Mandera, Wajir, Kwale and Kilifi are currently in the alarm phase, while Garissa, Tana River, Marsabit, Turkana, Meru North, Samburu and Isiolo are among counties in the alert phase.
Acute malnutrition is rising, affecting over 810,000 children and 104,000 pregnant and lactating women.
The funding supplements allocations made in December 2025 and January 2026 for relief food, logistics and limited non-food assistance, and comes against a backdrop of seasonal price pressures beginning to surface in key food items.
Processed staples, white and brown bread, wheat flour, sugar, cooking oil, cooking fat and fresh packeted milk, recorded negligible month-on-month movement, signalling relative stability in structured retail supply chains.
However, maize-related products edged higher. Green maize, loose maize grain, loose maize flour, sifted maize flour and fortified maize flour posted modest increases in January
Maize and associated products account for a combined weight of 2.6% in the overall CPI basket underscoring their influence on inflation dynamics.
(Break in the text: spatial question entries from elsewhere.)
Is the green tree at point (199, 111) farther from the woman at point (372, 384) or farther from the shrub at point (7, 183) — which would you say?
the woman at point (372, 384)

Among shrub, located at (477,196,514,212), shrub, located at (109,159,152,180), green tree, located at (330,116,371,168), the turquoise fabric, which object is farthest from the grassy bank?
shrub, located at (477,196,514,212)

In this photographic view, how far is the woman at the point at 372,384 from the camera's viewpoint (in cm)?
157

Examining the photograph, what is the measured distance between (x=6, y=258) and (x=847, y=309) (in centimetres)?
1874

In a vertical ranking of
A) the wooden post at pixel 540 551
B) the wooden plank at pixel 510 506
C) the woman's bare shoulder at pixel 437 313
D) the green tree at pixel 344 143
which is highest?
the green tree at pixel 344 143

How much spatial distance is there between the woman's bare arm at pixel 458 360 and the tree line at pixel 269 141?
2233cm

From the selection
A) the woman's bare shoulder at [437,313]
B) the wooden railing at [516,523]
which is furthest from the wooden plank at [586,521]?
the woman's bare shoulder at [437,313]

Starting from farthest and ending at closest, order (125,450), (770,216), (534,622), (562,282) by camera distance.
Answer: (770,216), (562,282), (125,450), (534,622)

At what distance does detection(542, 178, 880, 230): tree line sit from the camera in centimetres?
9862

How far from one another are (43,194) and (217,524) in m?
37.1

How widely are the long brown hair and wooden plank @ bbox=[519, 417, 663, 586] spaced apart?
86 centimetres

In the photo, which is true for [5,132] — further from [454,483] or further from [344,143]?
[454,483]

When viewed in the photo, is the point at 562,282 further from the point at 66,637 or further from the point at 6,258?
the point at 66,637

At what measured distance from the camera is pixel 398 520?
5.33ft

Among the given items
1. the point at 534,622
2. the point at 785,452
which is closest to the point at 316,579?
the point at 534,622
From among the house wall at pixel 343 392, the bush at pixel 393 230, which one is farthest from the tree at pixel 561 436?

Leafy vegetables, including spinach, sukuma wiki and traditional vegetables, also registered price increases, largely reflecting seasonal factors
Insights from January Survey
Survey respondents overwhelmingly cited adverse weather conditions (98%), input price increases such as seeds and fertiliser (87%), and transport costs (88%) as key drivers of current retail price movements.
With 72% of sampled farmers relying on rain-fed agriculture, the prevailing dry conditions amplify supply vulnerabilities, a reality now reflected in the government’s emergency fiscal response.
Despite the seasonal uptick in maize and vegetables, inflation expectations eased slightly. The proportion of respondents expecting overall inflation to increase one month ahead fell to 62% in January from 69% in December, while three-month expectations also moderated
This suggests that while drought risks are mounting in vulnerable counties, broader inflation pressures remain contained at the national level, a dynamic that could offer some policy flexibility as authorities balance price stability with growth support.
Farmers remain cautiously optimistic about the upcoming long rains season, with expectations of expanded acreage for key crops.
Credit uptake has risen to 48% from 37% in November, largely to finance inputs and labour, signalling preparation for increased production.